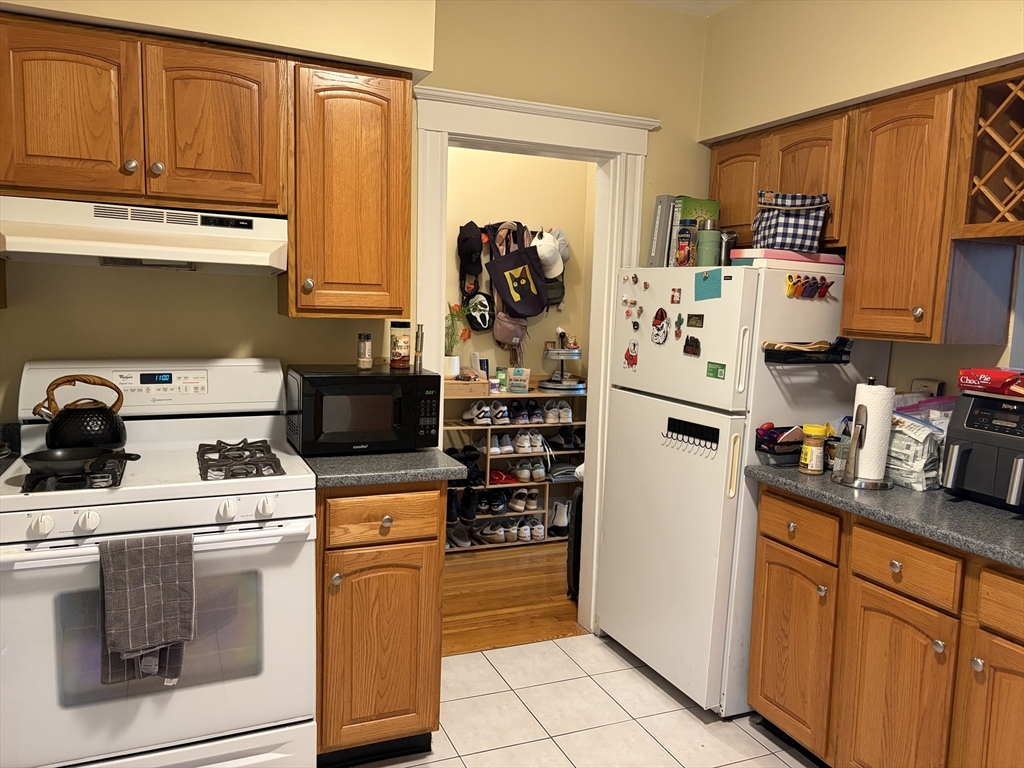 1758 Commonwealth Ave, Boston, Massachusetts, 1 Bedroom Bedrooms, 3 Rooms Rooms,1 BathroomBathrooms,Residential Lease,For Rent,Commonwealth Ave,73541015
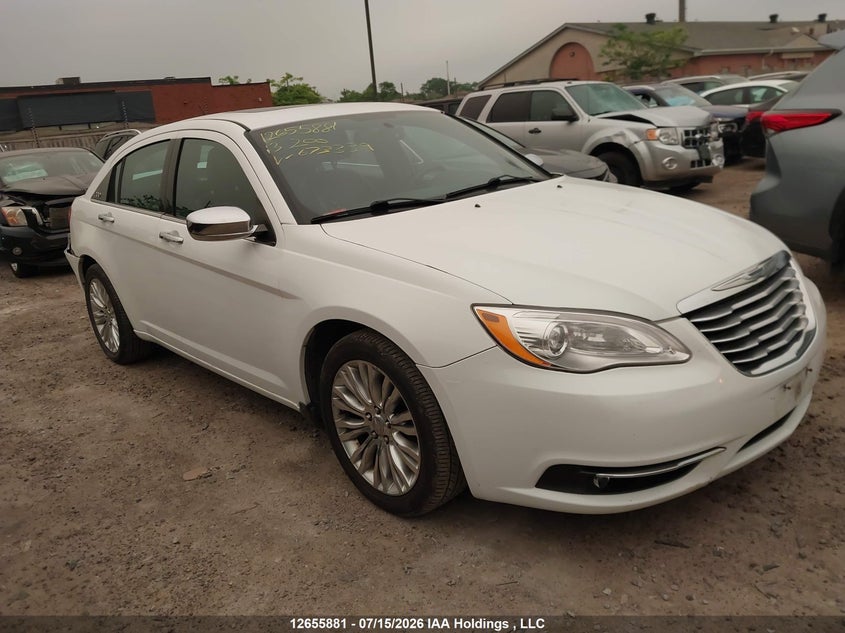 2013 Chrysler 200 Limited VIN: 1C3CCBCG7DN673339 Lot: 12655881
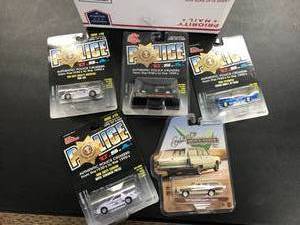 Lot of 25 Collector Edition Sealed Cars ( see photos for details )
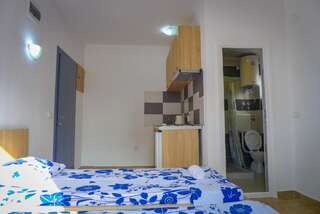 Апартаменты Alise Бар Двухместный номер с 1 кроватью или 2 отдельными кроватями и видом на море-6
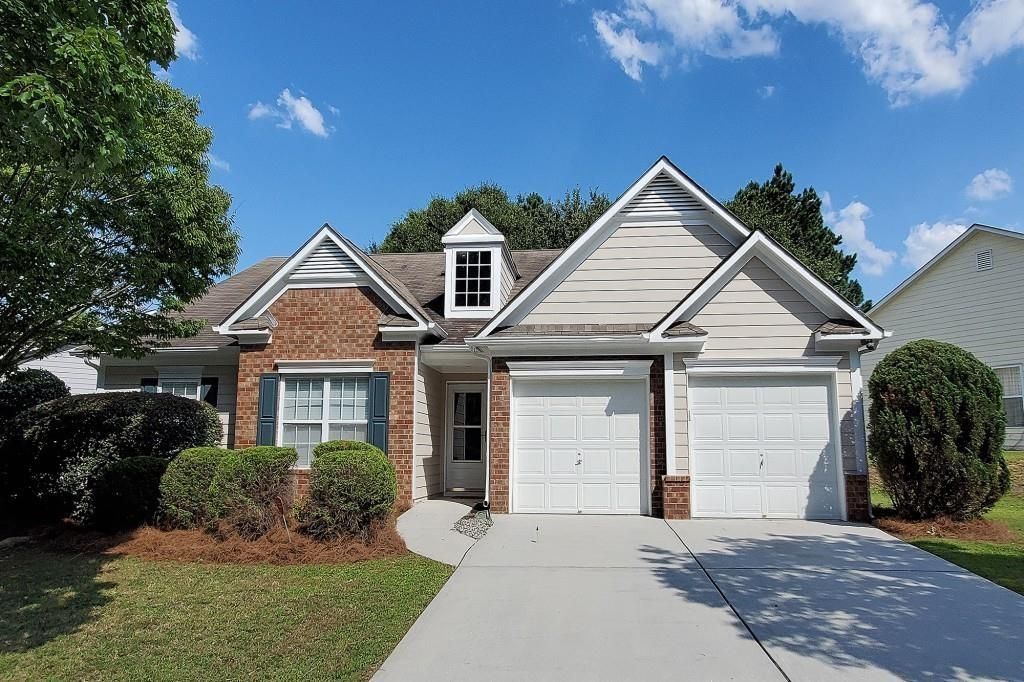 3350 Cooper Woods Drive, Loganville, GA 30052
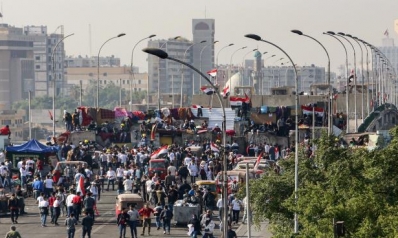 تواصل الإضراب العام في العراق وقطع طرق منشآت نفطية
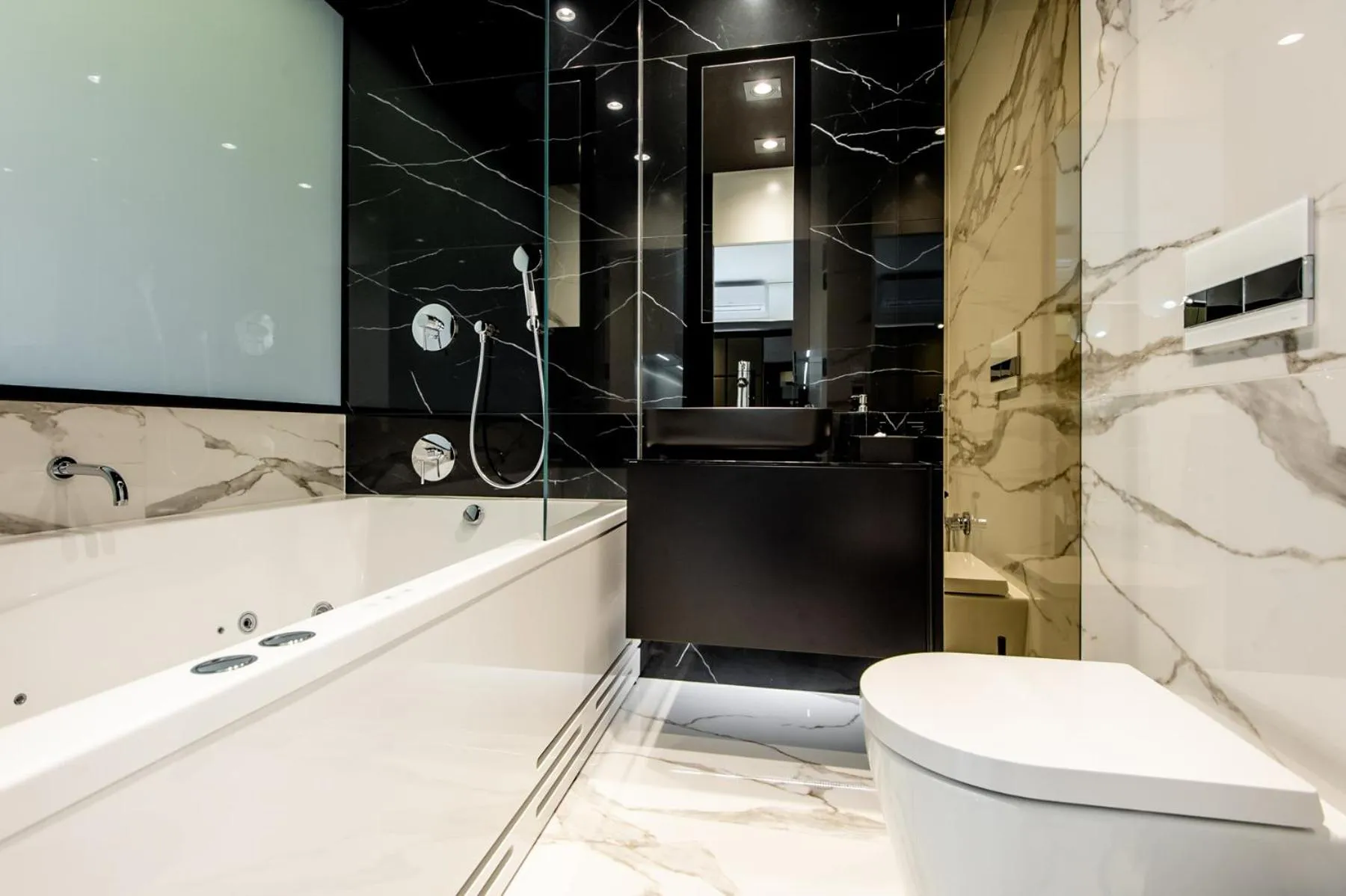 Super Apartment with Hot Tub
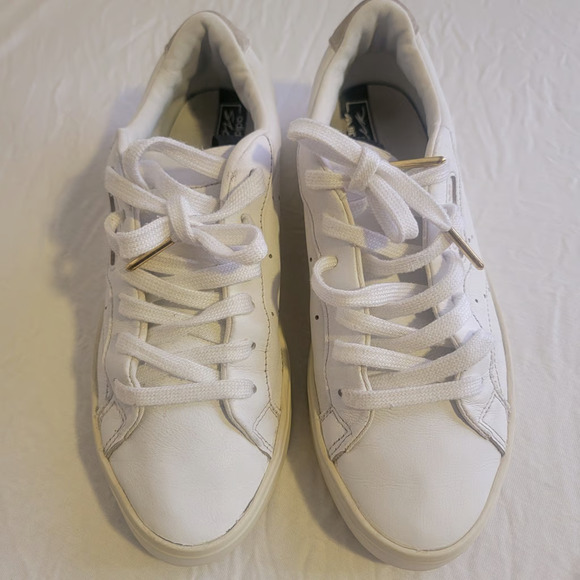 Size 6.5 - adidas Sleek Crystal White W - Picture 1 of 5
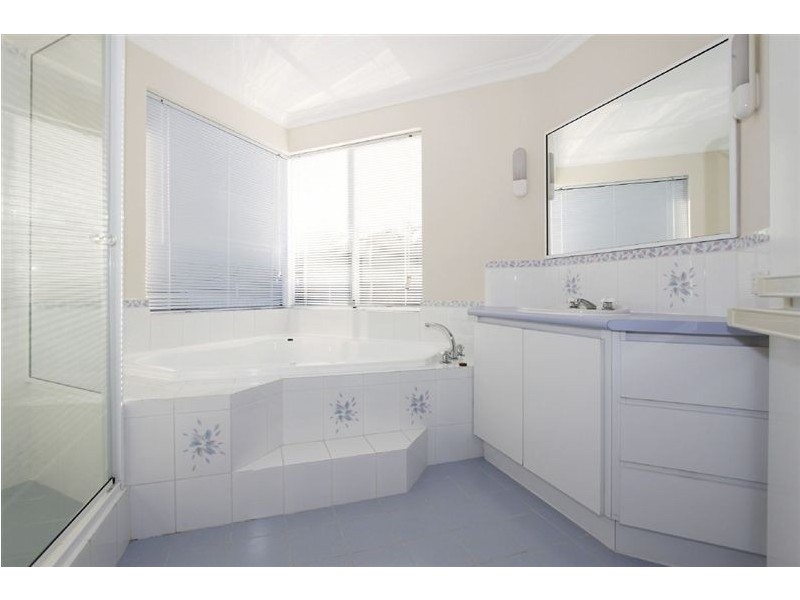 19 James Road, Kardinya WA 6163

----------

**Prompt**
Leave out the pictures and print every line of the data exactly.

**Problem solution**
 1758 Commonwealth Ave, Boston, Massachusetts, 1 Bedroom Bedrooms, 3 Rooms Rooms,1 BathroomBathrooms,Residential Lease,For Rent,Commonwealth Ave,73541015
 2013 Chrysler 200 Limited VIN: 1C3CCBCG7DN673339 Lot: 12655881
 Lot of 25 Collector Edition Sealed Cars ( see photos for details )
 Апартаменты Alise Бар Двухместный номер с 1 кроватью или 2 отдельными кроватями и видом на море-6
 3350 Cooper Woods Drive, Loganville, GA 30052
 تواصل الإضراب العام في العراق وقطع طرق منشآت نفطية
 Super Apartment with Hot Tub
 Size 6.5 - adidas Sleek Crystal White W - Picture 1 of 5
 19 James Road, Kardinya WA 6163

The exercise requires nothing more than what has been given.